Divorce Doesn’t Need To Be This Hard by Olga Khazan

After seeing this article, I’m kind of glad I never did get married – this article brings up the women trapped in abusive marriages, and some of these abused women said they wish they had never married to start with. That’s pretty sobering and goes against all the “rah rah marriage is great” propaganda that many conservatives and Christians are always spewing. 

(Link): Divorce Doesn’t Need To Be This Hard

Excerpts:

In a recent study, Greiner and a team of researchers examined low-income people’s attempts to get simple, uncontested divorces in Philadelphia over a period of five years.

Working with the Philadelphia Volunteers for the Indigent Program, a legal-aid organization, the researchers randomly assigned 74 divorce-seekers, out of 311, into a pool of people they would attempt to match with attorneys.

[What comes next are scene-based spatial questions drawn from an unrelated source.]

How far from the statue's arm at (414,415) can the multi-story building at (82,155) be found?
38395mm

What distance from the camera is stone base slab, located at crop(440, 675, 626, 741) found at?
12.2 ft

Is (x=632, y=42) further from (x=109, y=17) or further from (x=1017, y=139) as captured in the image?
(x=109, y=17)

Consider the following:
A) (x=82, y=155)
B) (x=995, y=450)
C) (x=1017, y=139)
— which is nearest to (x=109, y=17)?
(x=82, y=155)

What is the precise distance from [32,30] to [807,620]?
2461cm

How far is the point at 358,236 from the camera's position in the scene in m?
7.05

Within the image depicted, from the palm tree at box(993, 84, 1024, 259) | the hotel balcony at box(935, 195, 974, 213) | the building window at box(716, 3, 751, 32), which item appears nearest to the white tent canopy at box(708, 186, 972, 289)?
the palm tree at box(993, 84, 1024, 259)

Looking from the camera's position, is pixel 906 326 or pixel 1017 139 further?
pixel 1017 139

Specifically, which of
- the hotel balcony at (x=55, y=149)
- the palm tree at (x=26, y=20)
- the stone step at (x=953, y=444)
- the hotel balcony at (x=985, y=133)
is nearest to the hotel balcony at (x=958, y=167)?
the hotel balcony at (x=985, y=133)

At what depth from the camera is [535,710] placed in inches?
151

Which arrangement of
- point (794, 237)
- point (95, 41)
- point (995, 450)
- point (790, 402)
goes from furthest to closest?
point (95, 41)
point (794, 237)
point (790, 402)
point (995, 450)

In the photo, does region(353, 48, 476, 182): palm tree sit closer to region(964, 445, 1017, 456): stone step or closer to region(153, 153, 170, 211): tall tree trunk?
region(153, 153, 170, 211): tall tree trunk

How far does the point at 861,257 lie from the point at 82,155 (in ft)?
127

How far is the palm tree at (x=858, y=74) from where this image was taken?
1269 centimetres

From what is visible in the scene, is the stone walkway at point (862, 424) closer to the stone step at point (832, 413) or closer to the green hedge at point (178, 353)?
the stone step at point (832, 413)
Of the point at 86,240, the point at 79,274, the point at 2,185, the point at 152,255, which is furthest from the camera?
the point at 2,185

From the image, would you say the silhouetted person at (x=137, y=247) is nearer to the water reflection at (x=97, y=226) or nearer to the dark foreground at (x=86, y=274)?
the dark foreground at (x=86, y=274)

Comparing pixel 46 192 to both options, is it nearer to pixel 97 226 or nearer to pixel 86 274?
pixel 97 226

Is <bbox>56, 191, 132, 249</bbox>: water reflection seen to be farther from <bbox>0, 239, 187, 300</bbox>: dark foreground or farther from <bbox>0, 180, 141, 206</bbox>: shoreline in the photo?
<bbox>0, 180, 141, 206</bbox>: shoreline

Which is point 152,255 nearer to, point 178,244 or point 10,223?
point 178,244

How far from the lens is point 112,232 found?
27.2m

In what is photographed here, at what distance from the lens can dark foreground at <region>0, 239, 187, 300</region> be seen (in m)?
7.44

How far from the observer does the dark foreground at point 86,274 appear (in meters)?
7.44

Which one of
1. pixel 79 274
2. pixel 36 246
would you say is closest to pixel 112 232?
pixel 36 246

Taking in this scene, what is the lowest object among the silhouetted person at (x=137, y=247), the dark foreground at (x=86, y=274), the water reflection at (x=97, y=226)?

Those whom the team tried to match with lawyers were much more likely to successfully get a divorce within three years: About 46 percent of them got divorced in the county, compared with 9 percent of the control group, whose members were not matched with an attorney.

(Not everyone the authors attempted to match with a lawyer actually got one: Some reconciled with their spouse, and attorneys could not reach others.)

“You had to be quite lucky to get a divorce if you didn’t have a lawyer,” Greiner told me.

Uncontested divorces are those in which both parties agree to divorce and on how to divide assets.

Yet divorce requires spouses to sue each other, and doing so involves surmounting a series of complicated hurdles, even in the most straightforward cases.

Divorce laws vary by state and county, but in general, a person may have to hire a process server to get the divorce paperwork to their spouse, which costs about $200.

They may have to file complicated forms, face multiple waiting periods, and make multiple trips to the post office, courthouse, and a law library—none of which is likely to be open after 5 p.m.

At the time of the study, courthouse clerks in Philadelphia were not allowed to give legal advice, so they couldn’t answer basic questions about which forms were the right forms.
“I’ve studied law all my life, and I did not know what a praecipe to transmit the record to the prothonotary was,” Greiner said. “I have no idea what those words mean.”

Neither would someone without a law degree, presumably.